Title:

Accelerating Calibration of Natural State Geothermal Models

Authors:

Elvar K. BJARKASON, Michael J. O'SULLIVAN, John P. O'SULLIVAN, Angus YEH

Key Words:

steady state,inversion,calibration,model sensitivities,adjoint method,TOUGH2,PEST,iTOUGH2

Conference:

Stanford Geothermal Workshop

Year:

2016

Session:

Modeling

Language:

English

Paper Number:

Bjarkason

File Size:

893 KB

View File:

Abstract:

Matching the pre-exploitation or natural state of a geothermal field is often problematic. The natural state is approximated by a steady state, achieved by running a geothermal model forward in time until the system is unchanging. The final simulation time may have to be many millions of years to achieve the goal, and therefore, steady state geothermal model simulations are regularly time-consuming. Furthermore, geothermal steady state models are prone to convergence problems with a steady state not being achieved. These issues may cause the inverse modeling process of matching model results to natural state data to be very time-consuming.

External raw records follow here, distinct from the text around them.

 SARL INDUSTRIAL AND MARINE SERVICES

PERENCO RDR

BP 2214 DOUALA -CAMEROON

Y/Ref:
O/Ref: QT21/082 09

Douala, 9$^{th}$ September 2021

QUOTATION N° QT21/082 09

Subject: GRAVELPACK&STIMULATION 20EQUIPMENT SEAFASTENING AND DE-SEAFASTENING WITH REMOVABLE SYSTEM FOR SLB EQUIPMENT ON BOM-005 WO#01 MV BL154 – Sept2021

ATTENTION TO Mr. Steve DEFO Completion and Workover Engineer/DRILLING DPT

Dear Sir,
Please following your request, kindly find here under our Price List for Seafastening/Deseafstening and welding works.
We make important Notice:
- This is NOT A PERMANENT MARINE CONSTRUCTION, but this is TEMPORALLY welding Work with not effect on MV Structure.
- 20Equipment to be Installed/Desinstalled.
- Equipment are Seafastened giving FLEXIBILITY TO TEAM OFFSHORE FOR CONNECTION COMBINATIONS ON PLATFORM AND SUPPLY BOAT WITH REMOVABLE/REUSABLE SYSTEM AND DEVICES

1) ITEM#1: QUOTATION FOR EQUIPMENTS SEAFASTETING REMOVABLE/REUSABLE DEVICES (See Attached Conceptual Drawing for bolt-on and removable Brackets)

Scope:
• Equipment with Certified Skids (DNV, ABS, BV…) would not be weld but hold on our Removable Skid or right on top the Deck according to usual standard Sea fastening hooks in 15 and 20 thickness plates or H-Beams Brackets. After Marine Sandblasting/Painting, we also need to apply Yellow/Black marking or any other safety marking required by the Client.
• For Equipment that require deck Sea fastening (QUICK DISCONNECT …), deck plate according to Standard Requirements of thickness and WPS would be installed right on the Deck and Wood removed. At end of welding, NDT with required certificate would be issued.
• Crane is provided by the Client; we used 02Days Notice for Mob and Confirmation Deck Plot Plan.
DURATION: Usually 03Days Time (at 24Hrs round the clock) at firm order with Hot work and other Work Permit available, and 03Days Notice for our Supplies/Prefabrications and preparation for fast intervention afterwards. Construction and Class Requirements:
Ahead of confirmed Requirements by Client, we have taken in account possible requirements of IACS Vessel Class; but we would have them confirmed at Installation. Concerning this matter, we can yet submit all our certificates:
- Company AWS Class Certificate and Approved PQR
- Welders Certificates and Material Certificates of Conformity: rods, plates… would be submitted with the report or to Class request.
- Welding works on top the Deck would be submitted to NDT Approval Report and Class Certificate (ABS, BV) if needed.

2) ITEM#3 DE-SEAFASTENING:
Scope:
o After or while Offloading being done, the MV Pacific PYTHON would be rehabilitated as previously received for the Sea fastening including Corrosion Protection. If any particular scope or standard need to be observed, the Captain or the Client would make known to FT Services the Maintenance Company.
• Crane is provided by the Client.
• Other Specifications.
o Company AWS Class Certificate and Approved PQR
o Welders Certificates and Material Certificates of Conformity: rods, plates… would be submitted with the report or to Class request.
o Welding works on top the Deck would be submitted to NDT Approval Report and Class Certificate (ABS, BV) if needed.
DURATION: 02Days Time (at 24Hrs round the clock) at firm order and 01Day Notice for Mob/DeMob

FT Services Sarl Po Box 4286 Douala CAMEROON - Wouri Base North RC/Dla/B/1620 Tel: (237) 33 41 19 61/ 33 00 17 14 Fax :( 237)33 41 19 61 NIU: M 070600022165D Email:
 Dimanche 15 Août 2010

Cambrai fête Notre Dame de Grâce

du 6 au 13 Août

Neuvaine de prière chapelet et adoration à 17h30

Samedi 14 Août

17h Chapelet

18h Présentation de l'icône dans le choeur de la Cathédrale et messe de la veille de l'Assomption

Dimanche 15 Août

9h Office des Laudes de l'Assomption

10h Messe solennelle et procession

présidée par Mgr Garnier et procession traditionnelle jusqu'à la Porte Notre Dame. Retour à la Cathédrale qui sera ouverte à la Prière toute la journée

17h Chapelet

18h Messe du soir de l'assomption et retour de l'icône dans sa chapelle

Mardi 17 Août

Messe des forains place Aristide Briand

We propose a new methodology to aid derivative based inversion of natural state geothermal reservoir models. Model derivatives or sensitivities can be found by running the steady state simulation once and subsequently solving a system of linear equations with the number of right-hand sides determined by either Nm adjustable model parameters or Nd field observations of interest. By contrast, the standard approach for finding model sensitivities is by using finite differencing which requires solving at least Nm+1 nonlinear steady state simulations, each possibly requiring many time-steps. At each time-step the Newton-Raphson solution of the nonlinear equations requires the solution of at least one linear matrix equation making the forward simulations and therefore the inversion computationally intensive. The paper compares these approaches for synthetic steady state inversion problems, using TOUGH2 as the forward simulator. The results show the new methods to be superior to finite differencing in terms of computational time and resources.